**Records supplied:**
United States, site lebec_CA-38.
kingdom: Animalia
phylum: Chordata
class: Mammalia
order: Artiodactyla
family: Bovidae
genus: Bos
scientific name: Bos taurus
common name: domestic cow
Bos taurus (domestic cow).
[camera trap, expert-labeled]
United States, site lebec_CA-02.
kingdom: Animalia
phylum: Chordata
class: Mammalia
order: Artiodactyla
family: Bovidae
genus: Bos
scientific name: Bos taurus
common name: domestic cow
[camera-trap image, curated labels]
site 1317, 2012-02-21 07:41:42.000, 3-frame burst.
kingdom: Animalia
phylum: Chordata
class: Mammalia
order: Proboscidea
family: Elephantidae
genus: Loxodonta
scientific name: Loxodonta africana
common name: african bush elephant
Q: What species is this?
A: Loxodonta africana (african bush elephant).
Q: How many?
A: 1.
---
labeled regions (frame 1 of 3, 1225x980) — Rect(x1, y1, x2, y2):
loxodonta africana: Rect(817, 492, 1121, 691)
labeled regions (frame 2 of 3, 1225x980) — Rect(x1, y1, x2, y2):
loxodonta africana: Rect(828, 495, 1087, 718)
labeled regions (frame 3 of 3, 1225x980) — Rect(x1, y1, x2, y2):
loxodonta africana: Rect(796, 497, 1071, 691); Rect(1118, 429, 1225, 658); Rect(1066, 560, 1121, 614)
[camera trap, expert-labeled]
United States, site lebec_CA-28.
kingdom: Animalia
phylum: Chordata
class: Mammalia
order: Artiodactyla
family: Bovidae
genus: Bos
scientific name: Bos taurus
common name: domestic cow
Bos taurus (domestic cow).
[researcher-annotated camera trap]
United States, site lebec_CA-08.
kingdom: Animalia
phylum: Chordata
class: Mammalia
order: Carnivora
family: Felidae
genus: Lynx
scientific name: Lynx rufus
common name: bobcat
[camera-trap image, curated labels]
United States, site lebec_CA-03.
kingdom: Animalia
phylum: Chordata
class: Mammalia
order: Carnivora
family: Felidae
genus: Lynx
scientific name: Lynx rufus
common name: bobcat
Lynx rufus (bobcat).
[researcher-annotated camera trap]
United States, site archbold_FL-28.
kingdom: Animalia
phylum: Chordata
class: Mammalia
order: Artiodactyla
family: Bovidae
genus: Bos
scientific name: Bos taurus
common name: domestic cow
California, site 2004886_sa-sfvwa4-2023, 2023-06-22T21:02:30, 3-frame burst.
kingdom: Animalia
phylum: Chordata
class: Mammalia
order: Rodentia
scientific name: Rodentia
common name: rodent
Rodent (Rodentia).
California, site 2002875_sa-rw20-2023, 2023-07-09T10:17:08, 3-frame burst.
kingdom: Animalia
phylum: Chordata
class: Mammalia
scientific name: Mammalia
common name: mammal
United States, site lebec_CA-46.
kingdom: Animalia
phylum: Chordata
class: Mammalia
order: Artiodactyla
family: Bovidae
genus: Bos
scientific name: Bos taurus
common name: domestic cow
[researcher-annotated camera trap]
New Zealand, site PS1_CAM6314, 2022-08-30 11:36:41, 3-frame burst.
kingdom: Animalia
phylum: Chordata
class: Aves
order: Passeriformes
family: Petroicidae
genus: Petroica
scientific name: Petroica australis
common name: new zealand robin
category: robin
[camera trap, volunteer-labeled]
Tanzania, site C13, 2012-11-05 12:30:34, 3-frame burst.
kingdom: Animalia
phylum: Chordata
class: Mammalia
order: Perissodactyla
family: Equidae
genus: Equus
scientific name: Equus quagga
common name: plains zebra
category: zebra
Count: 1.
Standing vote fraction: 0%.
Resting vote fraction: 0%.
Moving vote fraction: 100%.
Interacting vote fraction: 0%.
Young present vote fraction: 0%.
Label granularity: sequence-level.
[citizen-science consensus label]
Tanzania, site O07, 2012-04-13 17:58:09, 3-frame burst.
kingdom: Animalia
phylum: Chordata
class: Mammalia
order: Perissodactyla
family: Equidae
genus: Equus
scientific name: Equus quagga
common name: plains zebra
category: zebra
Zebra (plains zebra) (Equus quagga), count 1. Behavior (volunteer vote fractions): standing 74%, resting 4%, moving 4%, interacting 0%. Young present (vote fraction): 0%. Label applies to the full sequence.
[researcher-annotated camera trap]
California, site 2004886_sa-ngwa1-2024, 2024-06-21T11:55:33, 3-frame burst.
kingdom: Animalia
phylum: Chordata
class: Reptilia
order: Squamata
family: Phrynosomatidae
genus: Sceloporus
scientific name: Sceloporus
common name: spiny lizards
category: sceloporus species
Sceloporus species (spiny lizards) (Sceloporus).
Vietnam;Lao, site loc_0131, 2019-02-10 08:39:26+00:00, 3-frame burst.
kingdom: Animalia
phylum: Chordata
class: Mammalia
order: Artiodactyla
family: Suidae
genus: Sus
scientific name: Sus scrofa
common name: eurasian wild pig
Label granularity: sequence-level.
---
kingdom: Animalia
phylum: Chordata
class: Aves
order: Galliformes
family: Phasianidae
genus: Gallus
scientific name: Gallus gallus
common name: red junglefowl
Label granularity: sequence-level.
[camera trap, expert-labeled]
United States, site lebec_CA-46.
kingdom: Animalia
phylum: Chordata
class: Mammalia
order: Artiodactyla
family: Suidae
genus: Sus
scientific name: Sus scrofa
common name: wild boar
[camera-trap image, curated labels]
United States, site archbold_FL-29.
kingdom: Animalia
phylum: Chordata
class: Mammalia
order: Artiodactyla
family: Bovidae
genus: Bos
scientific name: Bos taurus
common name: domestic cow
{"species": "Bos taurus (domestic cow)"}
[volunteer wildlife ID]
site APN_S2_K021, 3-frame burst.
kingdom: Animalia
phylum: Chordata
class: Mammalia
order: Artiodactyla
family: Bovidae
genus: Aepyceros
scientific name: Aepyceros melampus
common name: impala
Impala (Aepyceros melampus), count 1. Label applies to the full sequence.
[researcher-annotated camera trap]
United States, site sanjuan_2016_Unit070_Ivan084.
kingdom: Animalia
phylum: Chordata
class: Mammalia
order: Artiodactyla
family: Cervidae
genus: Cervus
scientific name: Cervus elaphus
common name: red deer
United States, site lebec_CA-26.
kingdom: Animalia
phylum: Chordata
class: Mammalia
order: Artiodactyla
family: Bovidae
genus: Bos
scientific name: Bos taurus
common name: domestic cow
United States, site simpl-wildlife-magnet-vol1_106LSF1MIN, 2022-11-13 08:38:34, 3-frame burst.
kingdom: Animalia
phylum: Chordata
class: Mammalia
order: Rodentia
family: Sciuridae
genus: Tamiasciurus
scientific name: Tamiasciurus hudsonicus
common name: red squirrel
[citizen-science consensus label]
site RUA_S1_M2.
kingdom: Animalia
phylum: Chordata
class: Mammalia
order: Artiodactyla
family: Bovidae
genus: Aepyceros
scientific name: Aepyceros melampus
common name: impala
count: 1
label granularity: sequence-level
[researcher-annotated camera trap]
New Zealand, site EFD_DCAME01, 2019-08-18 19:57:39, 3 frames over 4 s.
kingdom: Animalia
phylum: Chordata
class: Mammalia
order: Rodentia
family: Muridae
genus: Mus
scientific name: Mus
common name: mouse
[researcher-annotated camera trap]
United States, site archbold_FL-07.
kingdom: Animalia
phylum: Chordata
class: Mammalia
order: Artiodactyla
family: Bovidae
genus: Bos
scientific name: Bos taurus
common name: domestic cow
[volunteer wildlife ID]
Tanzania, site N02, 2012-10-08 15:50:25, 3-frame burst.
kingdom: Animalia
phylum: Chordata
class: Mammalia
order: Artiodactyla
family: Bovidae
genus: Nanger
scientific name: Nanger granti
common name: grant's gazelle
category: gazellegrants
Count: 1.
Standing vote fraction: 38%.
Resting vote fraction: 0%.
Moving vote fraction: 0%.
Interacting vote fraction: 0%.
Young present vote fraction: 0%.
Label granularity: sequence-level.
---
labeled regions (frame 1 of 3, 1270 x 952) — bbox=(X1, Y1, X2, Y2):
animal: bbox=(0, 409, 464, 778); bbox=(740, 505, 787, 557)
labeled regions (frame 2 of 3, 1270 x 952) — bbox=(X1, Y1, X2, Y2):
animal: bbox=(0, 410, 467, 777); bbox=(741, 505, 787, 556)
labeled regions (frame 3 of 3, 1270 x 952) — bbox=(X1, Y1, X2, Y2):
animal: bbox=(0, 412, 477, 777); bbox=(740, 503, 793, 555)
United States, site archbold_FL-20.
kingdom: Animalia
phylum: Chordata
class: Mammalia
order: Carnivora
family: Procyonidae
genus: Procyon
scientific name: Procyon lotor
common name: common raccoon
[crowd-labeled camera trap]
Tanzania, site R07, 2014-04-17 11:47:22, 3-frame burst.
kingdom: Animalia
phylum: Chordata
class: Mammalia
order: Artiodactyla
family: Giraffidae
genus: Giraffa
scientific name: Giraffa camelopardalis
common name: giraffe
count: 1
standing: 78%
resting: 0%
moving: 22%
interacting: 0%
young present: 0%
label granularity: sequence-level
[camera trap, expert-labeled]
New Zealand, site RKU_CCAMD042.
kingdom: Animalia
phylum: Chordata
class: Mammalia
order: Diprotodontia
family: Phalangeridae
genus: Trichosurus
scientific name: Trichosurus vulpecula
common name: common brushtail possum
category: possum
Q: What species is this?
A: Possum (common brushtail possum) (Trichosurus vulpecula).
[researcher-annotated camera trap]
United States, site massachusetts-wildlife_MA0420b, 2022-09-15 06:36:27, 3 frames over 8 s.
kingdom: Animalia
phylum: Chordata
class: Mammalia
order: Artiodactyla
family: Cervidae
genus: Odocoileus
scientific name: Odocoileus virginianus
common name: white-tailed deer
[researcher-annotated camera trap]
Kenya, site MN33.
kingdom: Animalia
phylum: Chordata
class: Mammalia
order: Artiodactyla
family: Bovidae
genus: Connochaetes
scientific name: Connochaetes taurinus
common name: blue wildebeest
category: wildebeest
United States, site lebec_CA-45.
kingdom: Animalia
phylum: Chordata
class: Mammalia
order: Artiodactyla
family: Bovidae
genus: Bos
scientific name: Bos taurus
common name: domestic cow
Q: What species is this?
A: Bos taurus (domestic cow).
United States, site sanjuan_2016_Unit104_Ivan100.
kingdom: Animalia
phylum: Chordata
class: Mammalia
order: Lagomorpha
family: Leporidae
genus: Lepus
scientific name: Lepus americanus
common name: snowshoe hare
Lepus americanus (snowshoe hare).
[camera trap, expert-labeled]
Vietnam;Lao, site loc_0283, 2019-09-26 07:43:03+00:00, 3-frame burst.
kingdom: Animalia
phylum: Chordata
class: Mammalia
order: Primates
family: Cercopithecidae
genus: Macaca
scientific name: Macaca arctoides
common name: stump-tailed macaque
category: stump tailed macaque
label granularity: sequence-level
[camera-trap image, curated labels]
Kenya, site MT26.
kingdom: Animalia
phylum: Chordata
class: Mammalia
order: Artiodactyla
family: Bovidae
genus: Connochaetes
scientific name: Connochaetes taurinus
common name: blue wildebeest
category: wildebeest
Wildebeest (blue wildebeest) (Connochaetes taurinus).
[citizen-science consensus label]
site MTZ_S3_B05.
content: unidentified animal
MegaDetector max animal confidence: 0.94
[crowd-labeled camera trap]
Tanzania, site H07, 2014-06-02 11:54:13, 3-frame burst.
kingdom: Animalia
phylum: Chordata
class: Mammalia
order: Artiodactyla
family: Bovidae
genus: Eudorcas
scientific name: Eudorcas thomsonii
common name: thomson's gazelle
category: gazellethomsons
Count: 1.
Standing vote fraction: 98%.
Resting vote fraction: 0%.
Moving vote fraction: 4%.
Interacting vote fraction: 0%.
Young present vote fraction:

**Task goal:** In the records above, find the line with "family: Giraffidae"; write out exactly that line and each one after it, stopping after the line with "scientific name: Trichosurus vulpecula".

**Worked solution:**
family: Giraffidae
genus: Giraffa
scientific name: Giraffa camelopardalis
common name: giraffe
count: 1
standing: 78%
resting: 0%
moving: 22%
interacting: 0%
young present: 0%
label granularity: sequence-level
[camera trap, expert-labeled]
New Zealand, site RKU_CCAMD042.
kingdom: Animalia
phylum: Chordata
class: Mammalia
order: Diprotodontia
family: Phalangeridae
genus: Trichosurus
scientific name: Trichosurus vulpecula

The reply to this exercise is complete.